Return the stretch of lines from the one containing "Pictorially, is deep" through the final line below, unchanged.
— BEGIN —
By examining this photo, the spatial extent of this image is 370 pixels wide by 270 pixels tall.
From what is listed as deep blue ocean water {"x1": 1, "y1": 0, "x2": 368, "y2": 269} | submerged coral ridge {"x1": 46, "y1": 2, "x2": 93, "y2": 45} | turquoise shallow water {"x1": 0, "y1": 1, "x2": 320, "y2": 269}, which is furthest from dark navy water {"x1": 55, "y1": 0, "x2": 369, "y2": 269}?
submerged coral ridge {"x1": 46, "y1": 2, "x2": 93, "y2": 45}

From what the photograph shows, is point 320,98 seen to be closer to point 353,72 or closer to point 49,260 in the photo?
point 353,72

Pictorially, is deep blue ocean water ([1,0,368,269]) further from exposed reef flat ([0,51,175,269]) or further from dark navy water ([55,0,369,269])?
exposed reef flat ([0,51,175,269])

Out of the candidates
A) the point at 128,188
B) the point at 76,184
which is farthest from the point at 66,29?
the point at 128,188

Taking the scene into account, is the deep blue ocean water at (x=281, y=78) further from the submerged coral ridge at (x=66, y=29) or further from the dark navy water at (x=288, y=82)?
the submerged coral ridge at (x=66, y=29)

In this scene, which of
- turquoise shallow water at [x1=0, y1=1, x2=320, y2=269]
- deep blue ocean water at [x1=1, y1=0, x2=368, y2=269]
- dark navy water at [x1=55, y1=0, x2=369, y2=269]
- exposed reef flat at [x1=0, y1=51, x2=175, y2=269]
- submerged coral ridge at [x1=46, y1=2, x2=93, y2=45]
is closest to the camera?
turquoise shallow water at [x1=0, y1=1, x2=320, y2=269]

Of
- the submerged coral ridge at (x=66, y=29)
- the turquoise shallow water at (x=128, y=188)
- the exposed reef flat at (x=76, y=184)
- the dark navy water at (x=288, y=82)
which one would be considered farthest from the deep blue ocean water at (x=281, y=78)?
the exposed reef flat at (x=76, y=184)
— END —
_Task response_
Pictorially, is deep blue ocean water ([1,0,368,269]) further from exposed reef flat ([0,51,175,269]) or further from dark navy water ([55,0,369,269])?
exposed reef flat ([0,51,175,269])

Out of the candidates
A) the point at 128,188
B) the point at 76,184
which is farthest from the point at 66,29?
the point at 128,188

Taking the scene into account, is the deep blue ocean water at (x=281, y=78) further from the submerged coral ridge at (x=66, y=29) or further from the dark navy water at (x=288, y=82)?
the submerged coral ridge at (x=66, y=29)

In this scene, which of
- turquoise shallow water at [x1=0, y1=1, x2=320, y2=269]
- deep blue ocean water at [x1=1, y1=0, x2=368, y2=269]
- dark navy water at [x1=55, y1=0, x2=369, y2=269]
- exposed reef flat at [x1=0, y1=51, x2=175, y2=269]
- submerged coral ridge at [x1=46, y1=2, x2=93, y2=45]
is closest to the camera?
turquoise shallow water at [x1=0, y1=1, x2=320, y2=269]

Of
- the submerged coral ridge at (x=66, y=29)
- the turquoise shallow water at (x=128, y=188)
- the exposed reef flat at (x=76, y=184)
- the dark navy water at (x=288, y=82)
which one would be considered farthest from the deep blue ocean water at (x=281, y=78)?
the exposed reef flat at (x=76, y=184)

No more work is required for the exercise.